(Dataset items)
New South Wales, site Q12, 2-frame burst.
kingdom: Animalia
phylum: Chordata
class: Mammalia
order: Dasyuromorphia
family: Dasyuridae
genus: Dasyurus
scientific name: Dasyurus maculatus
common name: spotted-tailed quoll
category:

Task to carry out
Every line from the one that has "family: Dasyuridae" down to the last line above must be written out exactly, with both ends included and nothing else.

Reply
family: Dasyuridae
genus: Dasyurus
scientific name: Dasyurus maculatus
common name: spotted-tailed quoll
category:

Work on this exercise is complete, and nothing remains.